Research on "EDI and the paperless audit environment"
Electronic Data Interchange (EDI) is the electronic exchange of data between computer applications in a structured format, using a communication link. EDI helps improve storage and retrieval and allows many users to access the information simultaneously. EDI has facilitated electronic commerce and may affect many SAIs sooner than anticipated due to the rapid developments in electronic connectivity especially by creating new challenges in auditing in a "paperless" environment. The EDP Audit Committee has, therefore, developed a research paper on "Electronic Data Interchange (EDI) and the Paperless Audit", which will be circulated to SAIs to apprise them of the implications of this new technology and to elicit their reactions and information about their experiences. The Committee is also researching the legal and evidentiary aspects of EDI in various countries. Depending on the outcome of its research and based on the experiences of SAIs in dealing with audit in an EDI environment, the Committee may eventually attempt to formulate a guide on Audit of EDI ( For more information on this topic, readers may refer to the 3rd issue of into lT, which carries two articles on auditing of EDI ).
Client-Server
In recent years, a new model of computing called client-server computing has become increasingly popular. Its greatest implication is that it is expected to change the way businesses organise themselves, impacting the traditional concerns of auditors regarding controls, accountability and auditability. The EDP Audit Committee, therefore, proposes to publish an article in the IT Journal this year about the audit implications of this model of computing. This will probably be followed up with research on this topic. Currently, this is seen as an exploratory project, whose further course will be decided over the next couple of years as the Committee progresses with its research.

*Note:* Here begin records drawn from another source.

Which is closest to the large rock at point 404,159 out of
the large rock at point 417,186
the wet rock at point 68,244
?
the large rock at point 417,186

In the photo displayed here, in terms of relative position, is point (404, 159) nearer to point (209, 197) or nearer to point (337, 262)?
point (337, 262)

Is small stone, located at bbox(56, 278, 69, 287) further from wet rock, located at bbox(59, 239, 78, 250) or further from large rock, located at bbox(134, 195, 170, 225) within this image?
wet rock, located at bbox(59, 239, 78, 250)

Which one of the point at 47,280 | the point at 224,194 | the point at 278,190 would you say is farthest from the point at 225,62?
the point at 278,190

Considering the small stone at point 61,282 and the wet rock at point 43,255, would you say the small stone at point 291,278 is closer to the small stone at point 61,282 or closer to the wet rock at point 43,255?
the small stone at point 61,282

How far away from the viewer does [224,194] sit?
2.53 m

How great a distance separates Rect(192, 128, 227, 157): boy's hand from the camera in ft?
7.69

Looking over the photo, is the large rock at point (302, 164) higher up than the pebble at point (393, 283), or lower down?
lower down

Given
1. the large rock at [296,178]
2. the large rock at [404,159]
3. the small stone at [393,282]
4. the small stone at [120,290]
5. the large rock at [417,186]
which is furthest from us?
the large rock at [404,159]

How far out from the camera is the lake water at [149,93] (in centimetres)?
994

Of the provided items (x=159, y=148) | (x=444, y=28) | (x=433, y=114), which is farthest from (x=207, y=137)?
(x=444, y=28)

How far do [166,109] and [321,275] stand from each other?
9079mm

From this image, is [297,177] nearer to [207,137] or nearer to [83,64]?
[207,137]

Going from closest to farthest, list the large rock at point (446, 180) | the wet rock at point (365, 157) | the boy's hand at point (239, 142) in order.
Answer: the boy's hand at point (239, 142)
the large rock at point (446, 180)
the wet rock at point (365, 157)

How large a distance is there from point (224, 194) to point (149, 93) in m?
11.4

Effectiveness of use of new technologies
As auditees adapt new technologies to their requirements, auditors would need methods to assess their effects and analyse their effectiveness. Some technologies like EDI and automated (administrative) decision-making are already being used by auditees in some countries and, therefore, the Committee proposes to undertake further research in this area.
The EDP Committee's activities to date exhibit how the INTOSAI community can enrich themselves through information exchange among its members. Lessons learnt the hard way can substantially alter the learning curve for others following suit. Adaptation of solutions to new variants of the problems in other SAIs can throw fresh light on the core issues. The most discernible trend in the IT industry is towards "networking"; who hasn't heard of the INTERNET -the network of networks ? SAIs too can benefit more from networking, not only through the INTERNET (The INTOSAI General Secretariat is presently undertaking a project on electronically linking SAIs through the INTERNET. ), but also intellectually and professionally.